一方で、私が御社の動きで凄いと感じたのは、前社長の志戸本さんが現場の声をすごく聞いていた部分です。色々な農家を回って「収穫の人手が足りないというのは、聞いていたんだよ」というのが直ぐに出てきたというのが非常に印象的でした。

私たちのような投資先も含めて、地元の事業者さんの声を聞くというのは、よくやられているんですか。

柳本:そうですね。それが、重要な仕事です。銀行の仕事を考えると、まず聞かないことには多分始まらないかなと思います。

齋藤:柳本さんと農家が感じている課題感についてすぐ意思疎通できた事はとても印象的でした。

これからのAGRISTに期待すること

柳本:期待することは、いち早く1台でも多く、農家さんに、現場に収穫ロボットを導入してもらうことです。共同開発されているピーマン農家の福山さんも言われていたかと思うんですが、農家は100%のものを最初からは求めていないので、7〜8割の完成度でも良いので、早く投下して、どんどんブラッシュアップしていってもらいたいなと思います。

実際ハウスの中にも入らせてもらったんですけれど、あの時は1〜2月ぐらいだったと思いますが、既に結構暑かったなという印象がありましたので、夏はもっとすごいんだろうと思います。あれがもう少し夏場近くになってくると、かなりの重労働かつ過酷な状況で、収穫を人がするというのは本当に大変なんだろうなと思います。

だから、人も、後継者もどんどん減っているんだろうなというのは切に感じましたので、早く1台でも農家さんに役立つロボットをどんどん作ってほしいと思います。

 


野村:私からは、先ほどの話と少し重なりますけど、やはりどんどん全国的に対して、宮崎・新富町のAGRISTということで、名前をどんどん広げていただいて、ゆくゆくはUIJターンを促進する存在になって、農業をサポートしてほしいです。

宮崎において、やはり農業は重要で、その農業の重労働という点が課題なのであれば、それを解消することで、農業がカッコ良くなると若い人で就農しようという人が増えてくると思います。

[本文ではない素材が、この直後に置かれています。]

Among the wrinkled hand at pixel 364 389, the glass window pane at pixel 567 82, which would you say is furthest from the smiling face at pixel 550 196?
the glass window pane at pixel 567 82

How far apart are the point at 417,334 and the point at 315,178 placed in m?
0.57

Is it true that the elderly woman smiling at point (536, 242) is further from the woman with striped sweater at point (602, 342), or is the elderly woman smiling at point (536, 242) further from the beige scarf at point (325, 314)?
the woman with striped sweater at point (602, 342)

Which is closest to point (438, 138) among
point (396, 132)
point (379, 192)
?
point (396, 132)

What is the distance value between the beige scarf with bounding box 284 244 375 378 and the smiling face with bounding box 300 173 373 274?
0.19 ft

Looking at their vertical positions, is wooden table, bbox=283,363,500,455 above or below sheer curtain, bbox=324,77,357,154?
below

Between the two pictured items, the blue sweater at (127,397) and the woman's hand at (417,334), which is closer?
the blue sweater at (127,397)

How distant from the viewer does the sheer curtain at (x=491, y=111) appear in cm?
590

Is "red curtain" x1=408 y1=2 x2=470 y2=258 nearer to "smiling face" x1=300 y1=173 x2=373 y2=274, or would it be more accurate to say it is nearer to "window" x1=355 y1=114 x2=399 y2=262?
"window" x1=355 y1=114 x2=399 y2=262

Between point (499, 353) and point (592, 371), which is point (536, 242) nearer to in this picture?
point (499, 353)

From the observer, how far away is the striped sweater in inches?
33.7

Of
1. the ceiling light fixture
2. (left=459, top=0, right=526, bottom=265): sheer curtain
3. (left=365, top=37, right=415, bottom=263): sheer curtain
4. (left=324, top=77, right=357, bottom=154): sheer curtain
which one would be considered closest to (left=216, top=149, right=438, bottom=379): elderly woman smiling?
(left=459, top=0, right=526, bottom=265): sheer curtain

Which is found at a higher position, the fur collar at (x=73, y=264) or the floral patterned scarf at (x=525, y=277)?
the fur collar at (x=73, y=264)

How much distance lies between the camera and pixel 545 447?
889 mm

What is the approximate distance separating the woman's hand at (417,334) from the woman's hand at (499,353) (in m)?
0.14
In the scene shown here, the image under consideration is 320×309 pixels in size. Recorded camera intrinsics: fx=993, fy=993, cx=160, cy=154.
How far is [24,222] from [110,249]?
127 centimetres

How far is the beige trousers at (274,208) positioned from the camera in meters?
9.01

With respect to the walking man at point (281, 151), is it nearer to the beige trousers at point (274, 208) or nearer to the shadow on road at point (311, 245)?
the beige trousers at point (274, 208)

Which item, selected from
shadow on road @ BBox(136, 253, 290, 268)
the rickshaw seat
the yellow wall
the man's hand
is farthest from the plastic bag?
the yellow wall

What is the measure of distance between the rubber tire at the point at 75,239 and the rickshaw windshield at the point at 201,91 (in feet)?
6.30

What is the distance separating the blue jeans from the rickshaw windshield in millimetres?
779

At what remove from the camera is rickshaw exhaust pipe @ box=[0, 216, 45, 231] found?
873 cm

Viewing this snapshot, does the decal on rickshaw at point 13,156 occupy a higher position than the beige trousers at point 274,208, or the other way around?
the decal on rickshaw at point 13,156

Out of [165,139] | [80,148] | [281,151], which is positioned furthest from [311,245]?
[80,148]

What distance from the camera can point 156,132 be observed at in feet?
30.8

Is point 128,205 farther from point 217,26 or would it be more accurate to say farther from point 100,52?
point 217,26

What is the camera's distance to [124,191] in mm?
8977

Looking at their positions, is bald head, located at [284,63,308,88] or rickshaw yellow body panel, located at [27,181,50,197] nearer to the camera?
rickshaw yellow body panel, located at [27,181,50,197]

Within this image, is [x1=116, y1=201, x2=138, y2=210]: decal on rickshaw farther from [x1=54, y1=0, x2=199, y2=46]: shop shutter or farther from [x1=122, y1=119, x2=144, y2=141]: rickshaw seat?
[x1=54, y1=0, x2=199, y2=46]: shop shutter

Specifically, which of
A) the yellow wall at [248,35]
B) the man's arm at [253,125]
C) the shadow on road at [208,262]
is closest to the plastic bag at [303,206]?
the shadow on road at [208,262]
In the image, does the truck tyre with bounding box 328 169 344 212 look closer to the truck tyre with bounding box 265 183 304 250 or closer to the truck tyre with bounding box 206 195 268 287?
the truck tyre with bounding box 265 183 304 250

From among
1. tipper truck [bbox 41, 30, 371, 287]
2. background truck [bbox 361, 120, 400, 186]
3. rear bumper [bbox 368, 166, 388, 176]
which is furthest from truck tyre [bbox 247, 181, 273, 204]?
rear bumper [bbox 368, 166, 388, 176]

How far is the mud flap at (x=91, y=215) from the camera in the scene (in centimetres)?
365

また、今回のコロナ渦で関心が高まっている食べ物について、そんなに輸入に頼っていて良いのかと。国内でちゃんと生産できるようにしていかなければいけないという方向性で進むと思いますので、その動きの中心が宮崎であってほしいと思います。

そこで、ピーマンと言えばAGRIST。AGRISTと言えばピーマンというところで有名になってもらって、県の就労だったり、雇用だったり、そういうところにも寄与していただくと良いと思います。その後、早くキュウリに取り組んでいただいて、どんどん違うものにも適用・応用できるようになってくると格段に広がっていくと思うので、その辺をどんどん進めていただきたいなというふうに思っています。

 

齋藤:ありがとうございます。収穫ロボットを初めて見た時、どんな印象でしたか?

柳本:いや、すごいなっていうのが一番なんですけど、そもそもお話を初めに聞いてから投資に至るまでの期間や検討に入るまでの期間も、こんなスピード感を持ってやっていらっしゃるんだというのがあって、北九州高専のメンバーと一緒にやっているという話を聞いた時、当時まだ私は2〜3年先のことなんだろうなと考えていました。

ですので、まだ開発の段階で、色々やり取りしているんだろうなと思ったら、もう現場で実際やり取りをしながら、もうこういうモノが出来ているんだって思って、完成度の高さと早さにびっくりしました。

齋藤:そうですね。僕らも農業の現場を見ていて、農家さんから収穫ロボットが必要だという声をずっと聞いていたので、とにかく早く作って早く市場に投下して、間違っていたら間違ったで直ぐに修正をすることを考えていました。

そのスピード感はありましたし、デューデリの途中のやり取りの中でも、どんどんAGRISTがブラッシュアップしていっているという声は、他の株主様からもいただきました。

柳本:特徴として、本当にもうモノが出来ているので分かりやすかったですね。これを実際に開発して、どんどんやっていくんですよと投資委員会でも説明できました。

野村社長のインタビュー記事から採用が決まる
AGRIST代表 齋藤


齋藤:ありがとうございます。以前、野村社長が地元新聞のインタビューでAGRISTについてお話ししてくださったおかげで、県内で1名エンジニアの採用ができまして、彼が大活躍してくれています。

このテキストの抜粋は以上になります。